Honestly, I think that your presence at my birth would be somewhat similar to me taking an EMT with me to the playground every time we go, just in case one of the kids falls down and gets hurt. Not that I don’t respect the time and effort put into learning those lifesaving skills of course. But I think being able to dial 911 would be sufficient.

In other words, I am glad you are there and trained if I need you, but I don’t expect to need you. I think being able to call you in case of an emergency would suffice.

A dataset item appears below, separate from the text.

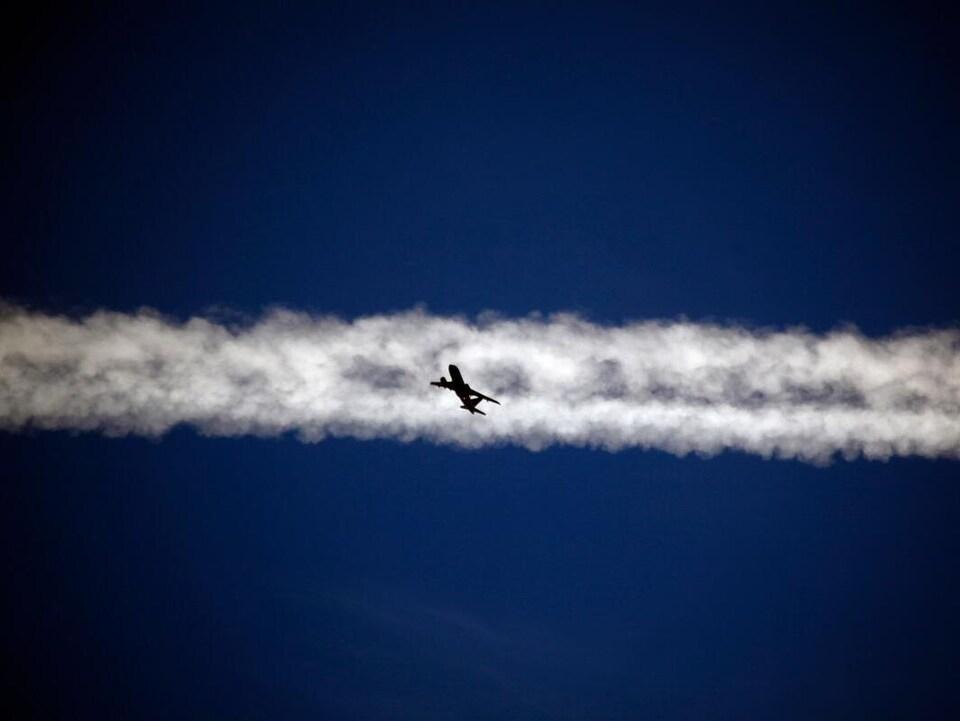 Un avion au centre d'une traînée blanche dans le ciel.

However, there is all the legal requirement of having once, many years ago, had my belly cut open by one of you to deliver my son. Despite all sorts of evidence to the contrary, and the two children I delivered vaginally since then, I am a “risk”. Since this is California, where people litigate, to cover everyone’s ass I am sent to you, the “most qualified” birth practitioner. Just in case.

So here’s the thing. It’s fine with me if you don’t even show up, if all goes well. It’s fine with me if no one shows up. I know that it will be me who delivers this baby, not you, or any one else. I’m the one who will do the hard labor of moving this child through those “perilous 10 inches” and into the light of day.

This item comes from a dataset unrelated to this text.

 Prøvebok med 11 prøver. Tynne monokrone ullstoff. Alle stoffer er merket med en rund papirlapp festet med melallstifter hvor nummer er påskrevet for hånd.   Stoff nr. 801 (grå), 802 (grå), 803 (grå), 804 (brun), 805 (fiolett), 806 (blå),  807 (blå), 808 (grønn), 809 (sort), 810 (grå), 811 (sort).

All  ask is this. Please don’t touch me. I don’t like being touched in labor. Please don’t talk or poke or prod, it’s distracting and unnecessary. I don’t want you hovering and monitoring. I don’t want a bunch of people in and out and bustling around. I don’t want that whole circus that begins when a woman starts pushing, and suddenly the lights come up and people run around with carts full of sharp sterile objects in case they’re needed. I don’t want anyone telling me to hold my breath, to push when they say so, to stick their fingers in or near my vagina while I’m working.

I know now how my body labors. I’ve learned how to cooperate with it and let it do it’s job. I trust it to take care of things as it ought. All I need is peace and quiet to focus on the task at hand.

I plan to stay home as long as I can anyway, because I prefer to labor at home.

Honestly, I hope that this labor is so precipitous that there is no chance to get to a hospital before it’s all done. I want this baby to come at home too.

I know by now though that things don’t usually go as smoothly or simply as I would like. I am glad that you are there, and I have insurance that will pay you, in case something goes wrong. It is a blessing to live where there is access to so many well trained and well equipped medical staff if there is ever an emergency.

So thank-you for your work, and your knowledge. I may be seeing you. But I hope not.

all content © Carrien Blue

2 thoughts on “Dear Obstetrician

  1. My sister had her first in a hospital on a Navajo reservation and had quite a crowd – none of the medical staff were used to a woman giving birth with no meds, not to mention a dad wanting to play an active part.
    She had her second at home with a midwife.
    For her 3rd, she was 35 and considered "advanced maternal age." Her ob/gyn was her best friend's husband, who told her that unfortunately she would have to be in the hospital. BUT…he basically had them put her in a room and everyone left her alone. It was the best hospital birth she could have hoped for.